┏━━

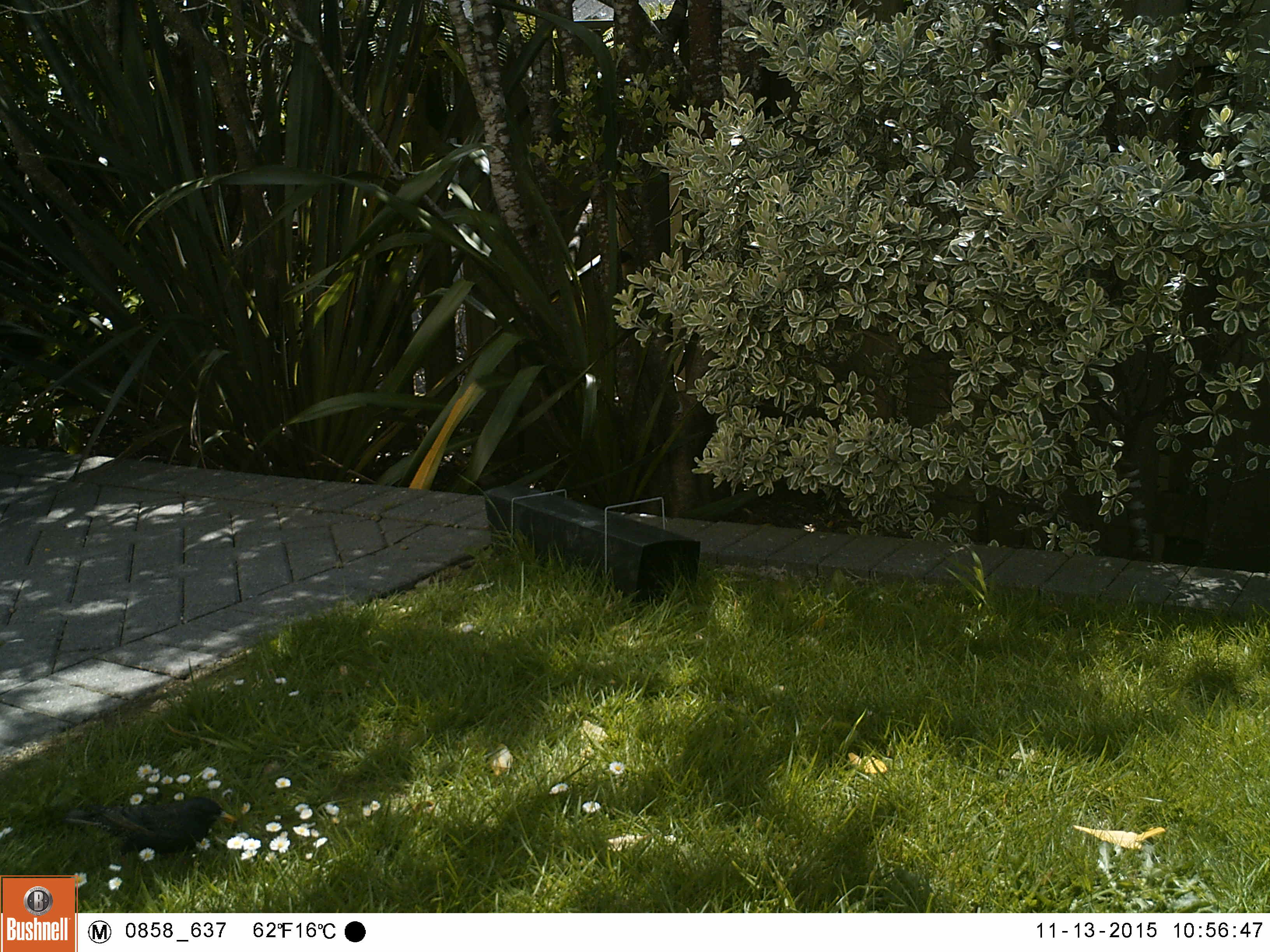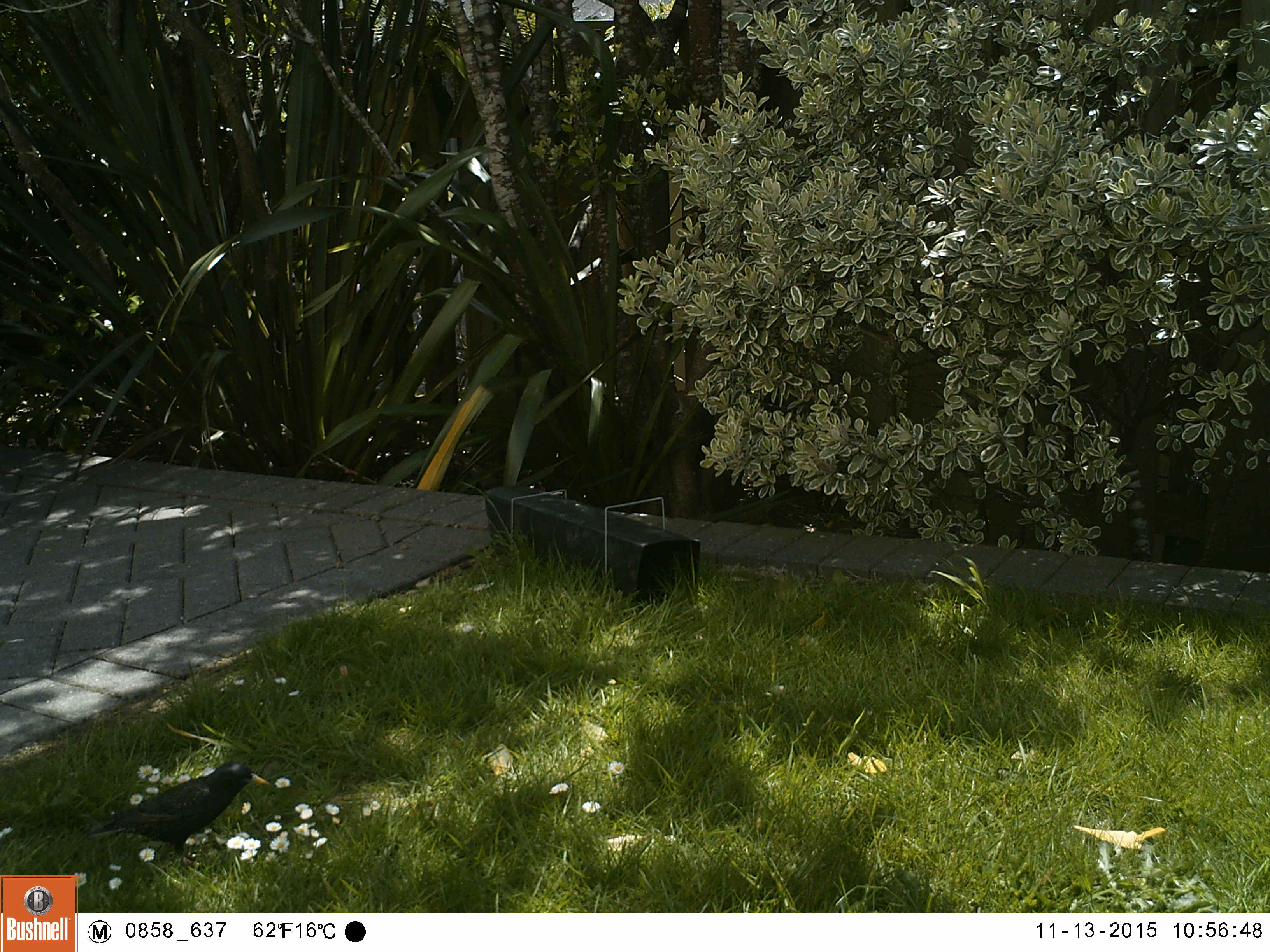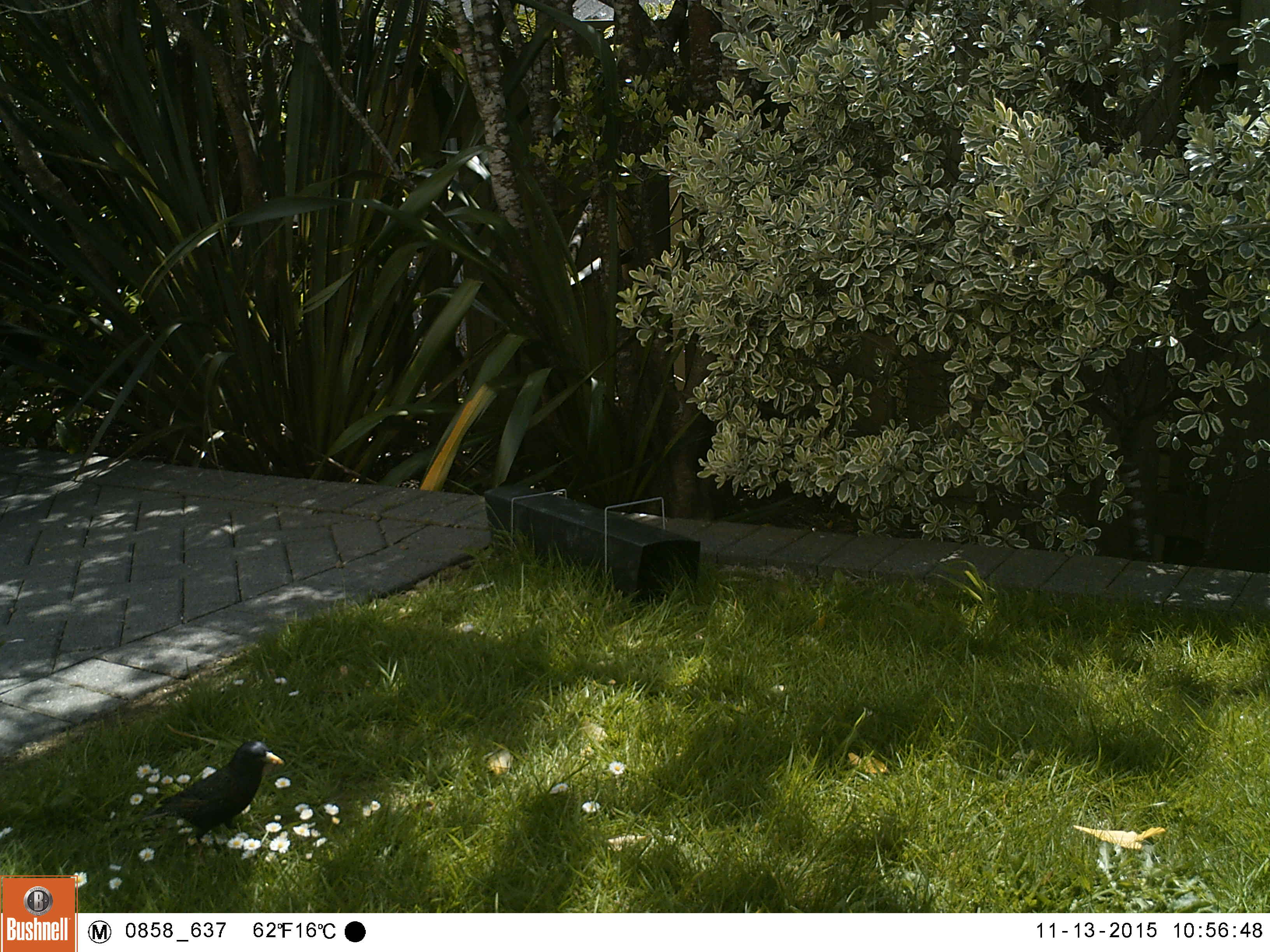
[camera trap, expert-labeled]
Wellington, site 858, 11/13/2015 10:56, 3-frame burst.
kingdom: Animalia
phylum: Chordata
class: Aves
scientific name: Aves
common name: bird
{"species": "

┗━━
┏━━

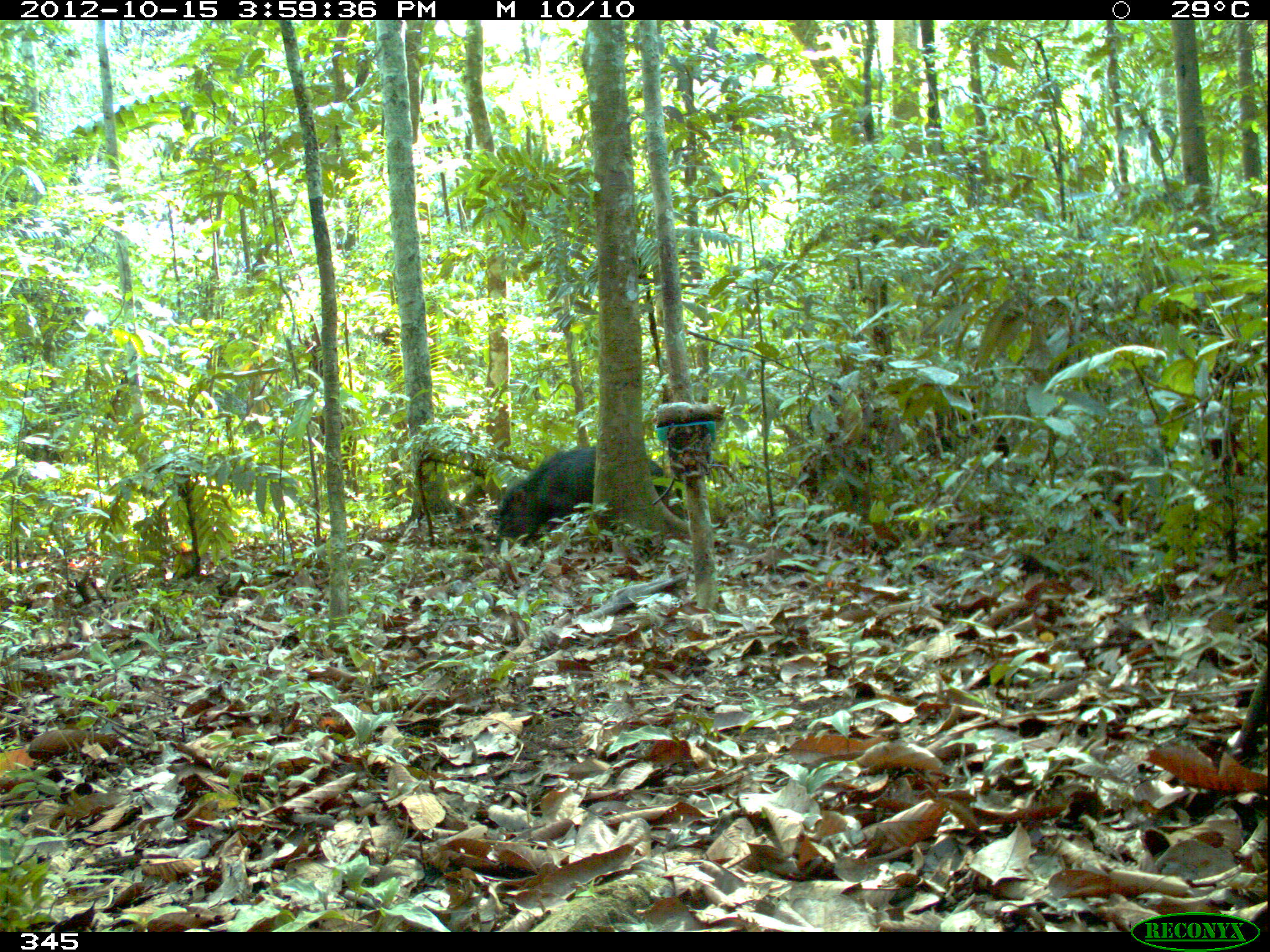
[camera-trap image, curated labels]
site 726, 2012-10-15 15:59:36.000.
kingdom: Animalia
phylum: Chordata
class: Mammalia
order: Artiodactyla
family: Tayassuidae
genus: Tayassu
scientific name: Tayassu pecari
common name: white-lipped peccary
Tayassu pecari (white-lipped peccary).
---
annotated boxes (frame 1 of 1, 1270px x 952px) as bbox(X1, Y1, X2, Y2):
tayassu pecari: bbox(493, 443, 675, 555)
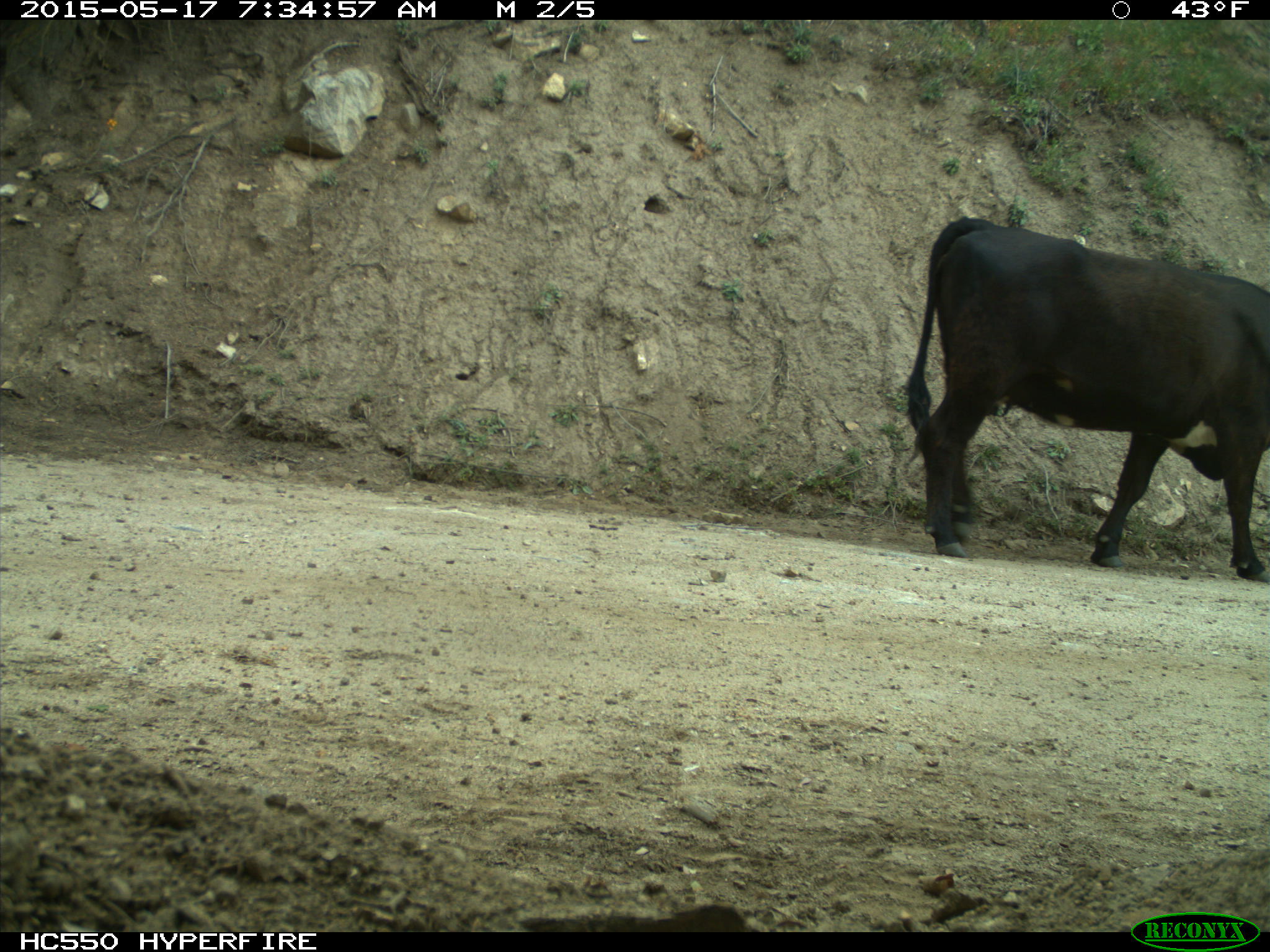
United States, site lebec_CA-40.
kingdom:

┗━━

Whenever a line of the data includes "site", copy that line.

Wellington, site 858, 11/13/2015 10:56, 3-frame burst.
site 726, 2012-10-15 15:59:36.000.
United States, site lebec_CA-40.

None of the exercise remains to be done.